### SOURCE TEXT
★ ★ ★ ★
The Shanti Bhavan Children's Project (in Hindi: "haven of peace") is a U.S. 501(c)(3) and India 80-G non-profit organisation based in Bangalore Karnataka, India, that operates a pre-K-12 residential school in Baliganapalli, Tamil Nadu. The school annually enrolls 12 boys and 12 girls (at four years old) for its incoming pre-school class. Thereafter, students stay at the school year-round except for summer and winter breaks. Students attend Shanti Bhavan free of charge and are provided with nutritional meals, clothes, shelter, education, healthcare and emotional and mental support. Shanti Bhavan is accredited by the Council for the Indian School Certificate Examinations (CISCE), and administers the ICSE and ISC exams during students' 10th and 12th grades. After students' 12th grade, Shanti Bhavan also pays for their college education.

At present, the school accommodates approximately 300 students who come from rural villages or urban slums. A majority (95%) of the students are Dalits - formerly known as untouchables. Due to caste-based discrimination, the students come from extremely impoverished backgrounds.

Students are educated in subjects such as mathematics, history, geography, Hindi, English writing/reading, physics, chemistry, business, accounting, biology, etc. Older students attend workshops in writing, public speaking, and debate.

History
The school was founded by Dr Abraham George, an Indian-American businessman and philanthropist. After serving in the Indian Army, Dr. George attended NYU's Stern School of Business and began his own company, Multinational Computer Models Inc. In 1995, he began the non-profit organisation The George Foundation. Shanti Bhavan was established in August 1997 as a project of The George Foundation to help economically and socially disadvantaged children, mostly Dalit, in rural India - specifically in the Tamil Nadu, Andhra Pradesh, and Karnataka regions.
★ ★ ★ ★
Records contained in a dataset
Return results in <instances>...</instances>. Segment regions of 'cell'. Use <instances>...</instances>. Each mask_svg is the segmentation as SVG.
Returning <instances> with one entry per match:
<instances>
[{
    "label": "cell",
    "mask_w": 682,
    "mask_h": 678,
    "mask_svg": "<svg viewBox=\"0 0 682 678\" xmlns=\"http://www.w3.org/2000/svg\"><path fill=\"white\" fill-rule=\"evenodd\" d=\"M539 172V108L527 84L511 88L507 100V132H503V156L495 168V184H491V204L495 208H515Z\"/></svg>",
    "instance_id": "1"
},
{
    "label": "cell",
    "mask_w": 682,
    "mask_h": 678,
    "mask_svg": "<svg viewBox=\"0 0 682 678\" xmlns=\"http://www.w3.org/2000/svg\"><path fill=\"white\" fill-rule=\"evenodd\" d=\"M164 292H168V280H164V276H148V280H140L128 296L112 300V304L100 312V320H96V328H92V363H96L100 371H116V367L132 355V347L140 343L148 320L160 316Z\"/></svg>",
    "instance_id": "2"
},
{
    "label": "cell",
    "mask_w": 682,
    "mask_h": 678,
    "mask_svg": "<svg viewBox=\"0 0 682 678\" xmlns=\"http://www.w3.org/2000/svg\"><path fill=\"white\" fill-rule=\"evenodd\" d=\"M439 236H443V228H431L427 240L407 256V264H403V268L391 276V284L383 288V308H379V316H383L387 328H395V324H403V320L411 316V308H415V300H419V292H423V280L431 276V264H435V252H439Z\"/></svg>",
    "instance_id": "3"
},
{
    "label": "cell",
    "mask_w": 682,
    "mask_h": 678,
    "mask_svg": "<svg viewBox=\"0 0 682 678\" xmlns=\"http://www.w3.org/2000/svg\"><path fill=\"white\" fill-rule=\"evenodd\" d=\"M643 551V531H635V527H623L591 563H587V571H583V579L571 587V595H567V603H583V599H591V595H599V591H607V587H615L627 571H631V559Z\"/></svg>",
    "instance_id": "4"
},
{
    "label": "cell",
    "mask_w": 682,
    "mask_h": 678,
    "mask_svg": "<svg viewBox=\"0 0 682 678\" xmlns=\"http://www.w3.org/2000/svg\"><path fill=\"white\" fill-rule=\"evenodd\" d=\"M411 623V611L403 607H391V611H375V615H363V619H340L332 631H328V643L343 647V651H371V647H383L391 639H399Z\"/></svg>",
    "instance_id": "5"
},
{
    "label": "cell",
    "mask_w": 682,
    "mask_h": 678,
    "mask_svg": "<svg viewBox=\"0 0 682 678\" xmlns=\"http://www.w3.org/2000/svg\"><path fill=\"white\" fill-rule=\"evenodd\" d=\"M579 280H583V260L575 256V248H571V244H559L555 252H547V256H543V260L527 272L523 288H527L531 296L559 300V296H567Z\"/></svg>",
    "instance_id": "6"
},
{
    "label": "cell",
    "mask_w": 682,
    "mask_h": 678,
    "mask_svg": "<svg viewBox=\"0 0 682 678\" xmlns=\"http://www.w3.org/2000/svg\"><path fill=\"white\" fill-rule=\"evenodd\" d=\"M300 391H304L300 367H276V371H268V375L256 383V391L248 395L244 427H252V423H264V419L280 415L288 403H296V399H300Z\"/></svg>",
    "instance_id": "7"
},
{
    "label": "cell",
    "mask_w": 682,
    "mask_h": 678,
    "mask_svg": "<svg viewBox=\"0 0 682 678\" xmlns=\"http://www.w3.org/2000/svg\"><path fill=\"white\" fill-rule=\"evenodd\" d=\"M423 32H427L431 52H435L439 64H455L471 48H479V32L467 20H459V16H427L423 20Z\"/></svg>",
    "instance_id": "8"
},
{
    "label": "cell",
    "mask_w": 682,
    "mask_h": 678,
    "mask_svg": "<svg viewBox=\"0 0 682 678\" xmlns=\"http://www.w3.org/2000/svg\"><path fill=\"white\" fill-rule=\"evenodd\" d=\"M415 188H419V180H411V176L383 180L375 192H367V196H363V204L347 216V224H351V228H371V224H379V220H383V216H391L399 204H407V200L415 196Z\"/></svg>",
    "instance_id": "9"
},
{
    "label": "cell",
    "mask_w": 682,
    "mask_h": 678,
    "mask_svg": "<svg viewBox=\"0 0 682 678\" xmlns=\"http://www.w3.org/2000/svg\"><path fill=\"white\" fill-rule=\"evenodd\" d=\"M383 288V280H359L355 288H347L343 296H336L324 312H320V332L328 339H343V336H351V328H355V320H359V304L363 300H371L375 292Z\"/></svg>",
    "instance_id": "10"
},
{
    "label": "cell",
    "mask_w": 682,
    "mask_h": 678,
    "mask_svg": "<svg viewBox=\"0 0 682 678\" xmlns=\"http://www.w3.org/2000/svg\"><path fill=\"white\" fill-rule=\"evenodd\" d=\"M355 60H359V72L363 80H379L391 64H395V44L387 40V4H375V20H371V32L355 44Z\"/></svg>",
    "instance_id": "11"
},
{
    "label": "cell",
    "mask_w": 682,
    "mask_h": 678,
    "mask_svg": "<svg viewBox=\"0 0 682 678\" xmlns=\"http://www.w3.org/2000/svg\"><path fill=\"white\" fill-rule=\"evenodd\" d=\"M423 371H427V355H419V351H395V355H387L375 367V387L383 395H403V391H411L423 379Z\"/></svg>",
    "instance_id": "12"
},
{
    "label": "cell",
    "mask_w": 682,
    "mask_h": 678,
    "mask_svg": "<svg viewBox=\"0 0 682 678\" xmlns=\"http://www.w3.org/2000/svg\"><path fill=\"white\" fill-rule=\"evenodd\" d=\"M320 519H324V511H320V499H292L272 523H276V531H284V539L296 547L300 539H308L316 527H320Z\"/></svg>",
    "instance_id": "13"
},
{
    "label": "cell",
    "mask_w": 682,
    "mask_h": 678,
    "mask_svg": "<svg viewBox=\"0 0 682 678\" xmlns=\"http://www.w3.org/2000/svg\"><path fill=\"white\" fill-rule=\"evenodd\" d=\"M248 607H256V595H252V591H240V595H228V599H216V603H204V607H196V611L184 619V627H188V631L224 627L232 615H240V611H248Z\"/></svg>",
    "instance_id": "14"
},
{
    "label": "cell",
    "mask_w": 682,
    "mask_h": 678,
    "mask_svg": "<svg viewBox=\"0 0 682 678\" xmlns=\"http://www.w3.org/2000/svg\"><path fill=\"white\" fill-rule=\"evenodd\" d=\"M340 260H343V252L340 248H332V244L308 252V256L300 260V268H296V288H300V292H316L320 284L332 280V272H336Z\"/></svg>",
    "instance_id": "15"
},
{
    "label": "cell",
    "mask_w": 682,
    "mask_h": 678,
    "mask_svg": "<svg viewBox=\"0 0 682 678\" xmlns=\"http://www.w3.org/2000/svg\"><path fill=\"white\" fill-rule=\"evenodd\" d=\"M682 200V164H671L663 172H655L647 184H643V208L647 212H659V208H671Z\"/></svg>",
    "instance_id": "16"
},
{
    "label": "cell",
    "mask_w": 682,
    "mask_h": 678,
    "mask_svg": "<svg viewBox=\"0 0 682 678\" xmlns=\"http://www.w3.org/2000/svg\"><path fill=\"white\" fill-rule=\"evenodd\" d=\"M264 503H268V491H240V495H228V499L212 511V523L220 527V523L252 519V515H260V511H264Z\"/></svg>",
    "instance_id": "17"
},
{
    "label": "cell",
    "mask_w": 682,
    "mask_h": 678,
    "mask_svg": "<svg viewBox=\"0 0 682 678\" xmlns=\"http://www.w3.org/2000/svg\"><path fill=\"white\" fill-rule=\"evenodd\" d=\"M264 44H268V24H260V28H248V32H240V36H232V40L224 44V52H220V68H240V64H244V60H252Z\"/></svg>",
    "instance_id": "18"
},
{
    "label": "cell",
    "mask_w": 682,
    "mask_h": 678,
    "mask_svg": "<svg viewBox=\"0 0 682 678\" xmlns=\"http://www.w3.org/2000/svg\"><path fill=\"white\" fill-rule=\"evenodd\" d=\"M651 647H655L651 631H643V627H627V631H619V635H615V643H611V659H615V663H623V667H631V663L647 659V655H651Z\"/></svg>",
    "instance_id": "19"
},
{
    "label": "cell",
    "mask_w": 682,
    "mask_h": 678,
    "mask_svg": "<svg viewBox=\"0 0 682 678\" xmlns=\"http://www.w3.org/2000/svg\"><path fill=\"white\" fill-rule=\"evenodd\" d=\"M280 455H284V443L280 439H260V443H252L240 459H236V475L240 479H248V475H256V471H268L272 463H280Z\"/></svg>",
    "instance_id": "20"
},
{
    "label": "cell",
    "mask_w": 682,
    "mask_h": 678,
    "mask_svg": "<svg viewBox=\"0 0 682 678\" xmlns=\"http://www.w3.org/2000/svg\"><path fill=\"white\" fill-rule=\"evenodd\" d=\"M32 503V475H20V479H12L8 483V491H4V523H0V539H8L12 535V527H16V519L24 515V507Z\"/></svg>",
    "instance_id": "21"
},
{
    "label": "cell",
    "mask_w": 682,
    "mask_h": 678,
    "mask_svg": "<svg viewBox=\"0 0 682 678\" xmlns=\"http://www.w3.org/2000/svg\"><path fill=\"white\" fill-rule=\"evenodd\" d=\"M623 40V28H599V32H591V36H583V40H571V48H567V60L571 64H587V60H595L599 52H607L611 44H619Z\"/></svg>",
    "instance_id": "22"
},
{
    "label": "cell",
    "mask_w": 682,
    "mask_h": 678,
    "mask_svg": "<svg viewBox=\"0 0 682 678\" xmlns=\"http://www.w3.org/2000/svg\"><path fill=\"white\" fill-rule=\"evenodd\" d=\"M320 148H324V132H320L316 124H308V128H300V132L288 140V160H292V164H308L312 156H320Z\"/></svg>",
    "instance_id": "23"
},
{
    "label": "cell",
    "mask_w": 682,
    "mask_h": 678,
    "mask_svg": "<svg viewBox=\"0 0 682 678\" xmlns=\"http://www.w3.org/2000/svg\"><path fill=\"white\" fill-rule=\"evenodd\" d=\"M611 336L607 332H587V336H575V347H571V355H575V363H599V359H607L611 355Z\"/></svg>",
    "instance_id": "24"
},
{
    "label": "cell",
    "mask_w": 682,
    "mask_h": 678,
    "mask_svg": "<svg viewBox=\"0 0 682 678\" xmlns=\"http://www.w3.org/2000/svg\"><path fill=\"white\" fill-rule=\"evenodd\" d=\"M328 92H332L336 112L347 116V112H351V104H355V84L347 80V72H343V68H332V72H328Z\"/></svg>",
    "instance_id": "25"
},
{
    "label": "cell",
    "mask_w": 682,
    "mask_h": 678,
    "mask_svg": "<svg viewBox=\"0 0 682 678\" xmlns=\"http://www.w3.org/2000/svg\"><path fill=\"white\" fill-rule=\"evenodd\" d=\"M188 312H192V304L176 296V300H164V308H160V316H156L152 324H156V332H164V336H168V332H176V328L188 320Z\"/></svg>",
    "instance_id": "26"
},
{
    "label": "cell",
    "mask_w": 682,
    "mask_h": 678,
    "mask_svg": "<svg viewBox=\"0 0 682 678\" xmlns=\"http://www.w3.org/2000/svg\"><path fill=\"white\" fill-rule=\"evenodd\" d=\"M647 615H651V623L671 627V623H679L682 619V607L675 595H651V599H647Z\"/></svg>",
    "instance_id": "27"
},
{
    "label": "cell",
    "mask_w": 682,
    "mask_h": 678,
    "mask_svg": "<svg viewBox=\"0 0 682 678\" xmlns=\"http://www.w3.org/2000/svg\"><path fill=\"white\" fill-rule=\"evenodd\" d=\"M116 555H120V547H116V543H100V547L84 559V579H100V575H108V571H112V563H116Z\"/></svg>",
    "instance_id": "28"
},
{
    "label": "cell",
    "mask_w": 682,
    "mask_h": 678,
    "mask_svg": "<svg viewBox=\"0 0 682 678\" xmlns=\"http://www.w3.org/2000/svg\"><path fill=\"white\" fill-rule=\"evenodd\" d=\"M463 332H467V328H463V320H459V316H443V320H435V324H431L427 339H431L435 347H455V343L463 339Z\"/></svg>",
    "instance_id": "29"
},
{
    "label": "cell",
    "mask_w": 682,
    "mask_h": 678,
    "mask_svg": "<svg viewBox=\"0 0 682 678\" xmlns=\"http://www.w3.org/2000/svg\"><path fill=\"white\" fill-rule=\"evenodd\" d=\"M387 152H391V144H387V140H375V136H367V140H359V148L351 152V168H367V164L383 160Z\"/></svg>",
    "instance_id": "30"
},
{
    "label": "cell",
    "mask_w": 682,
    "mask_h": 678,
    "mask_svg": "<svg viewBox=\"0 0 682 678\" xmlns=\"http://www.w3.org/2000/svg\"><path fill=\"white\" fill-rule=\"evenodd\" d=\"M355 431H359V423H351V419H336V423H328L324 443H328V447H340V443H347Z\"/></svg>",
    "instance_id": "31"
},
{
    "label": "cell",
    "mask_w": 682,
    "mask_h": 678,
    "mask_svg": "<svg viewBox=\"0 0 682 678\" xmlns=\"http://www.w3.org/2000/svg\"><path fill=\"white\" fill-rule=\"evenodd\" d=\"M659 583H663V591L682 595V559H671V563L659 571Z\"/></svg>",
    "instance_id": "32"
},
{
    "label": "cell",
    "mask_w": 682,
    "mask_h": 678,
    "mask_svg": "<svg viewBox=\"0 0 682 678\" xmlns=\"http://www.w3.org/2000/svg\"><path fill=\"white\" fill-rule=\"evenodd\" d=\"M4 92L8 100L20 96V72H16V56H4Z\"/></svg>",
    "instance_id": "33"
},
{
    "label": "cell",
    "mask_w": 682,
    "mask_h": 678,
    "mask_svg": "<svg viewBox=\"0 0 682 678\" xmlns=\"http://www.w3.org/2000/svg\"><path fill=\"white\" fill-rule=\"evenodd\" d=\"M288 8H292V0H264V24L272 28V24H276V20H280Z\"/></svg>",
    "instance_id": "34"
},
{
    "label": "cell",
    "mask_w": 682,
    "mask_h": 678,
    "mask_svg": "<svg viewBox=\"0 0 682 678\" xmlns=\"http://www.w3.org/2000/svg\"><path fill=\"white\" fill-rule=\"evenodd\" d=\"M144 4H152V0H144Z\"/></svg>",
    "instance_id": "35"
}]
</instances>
★ ★ ★ ★
According to the text about Shanti Bhavan, in what month and year was the school established?

### RESPONSE AREA
August 1997